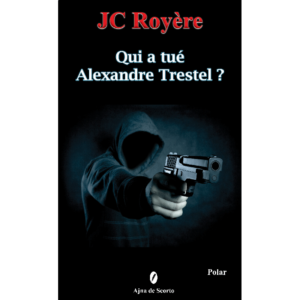 Qui a tué Alexandre Trestel?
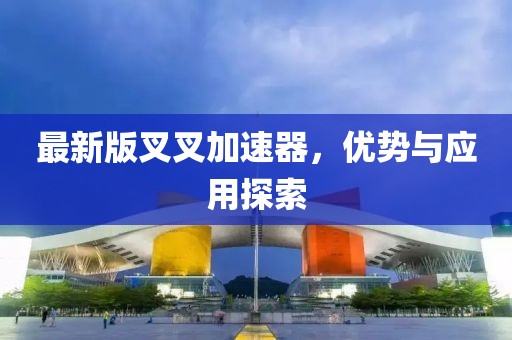 最新版叉叉加速器，優(yōu)勢與應(yīng)用探索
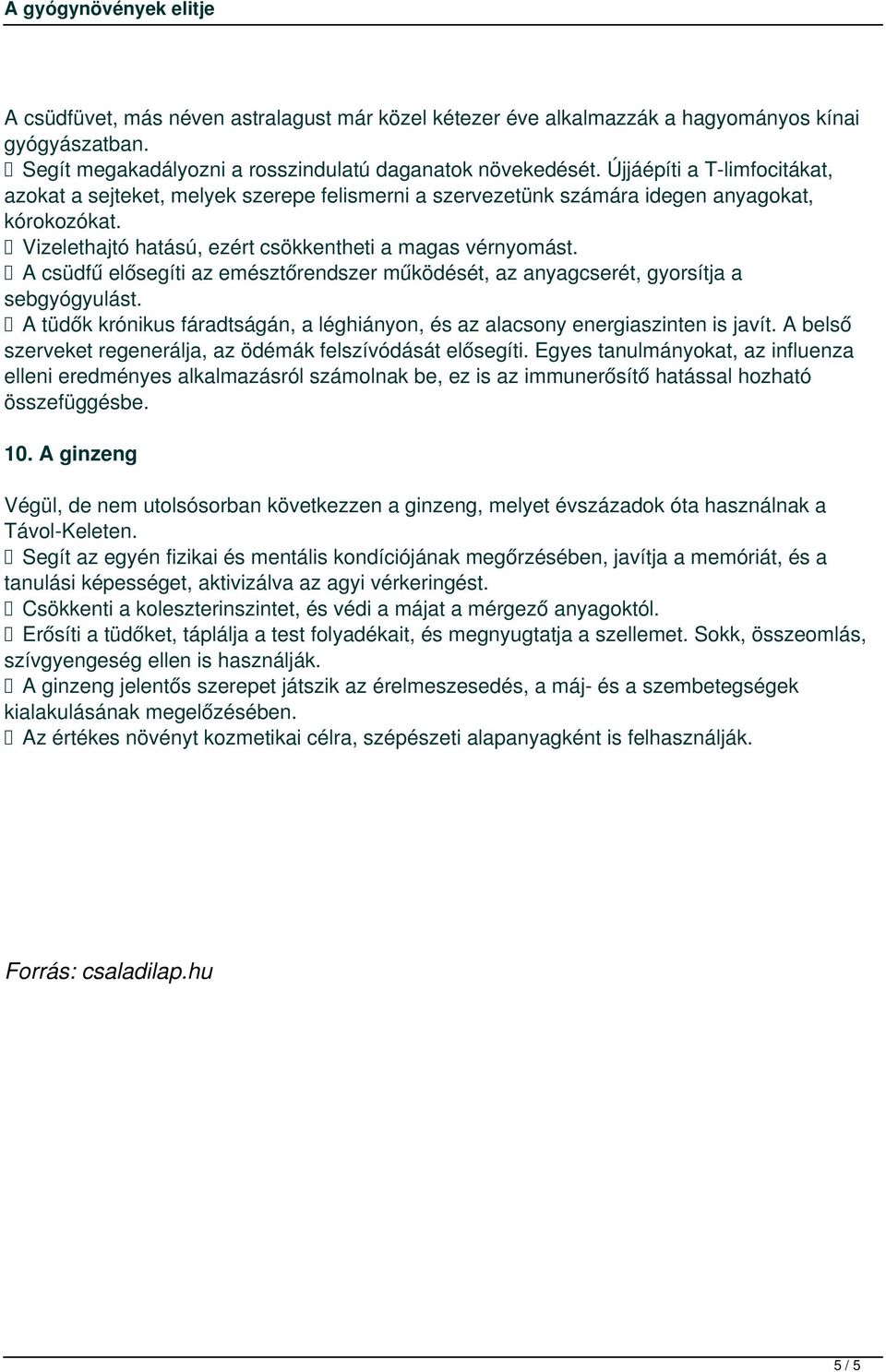 A csüdfű elősegíti az emésztőrendszer működését, az anyagcserét, gyorsítja a sebgyógyulást. A tüdők krónikus fáradtságán, a léghiányon, és az alacsony energiaszinten is javít.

Problem to work on: Before you finish, make sure every line above has been repeated exactly and no picture remains in the copy.

Written answer:
 Qui a tué Alexandre Trestel?
 最新版叉叉加速器，優(yōu)勢與應(yīng)用探索
 A csüdfű elősegíti az emésztőrendszer működését, az anyagcserét, gyorsítja a sebgyógyulást. A tüdők krónikus fáradtságán, a léghiányon, és az alacsony energiaszinten is javít.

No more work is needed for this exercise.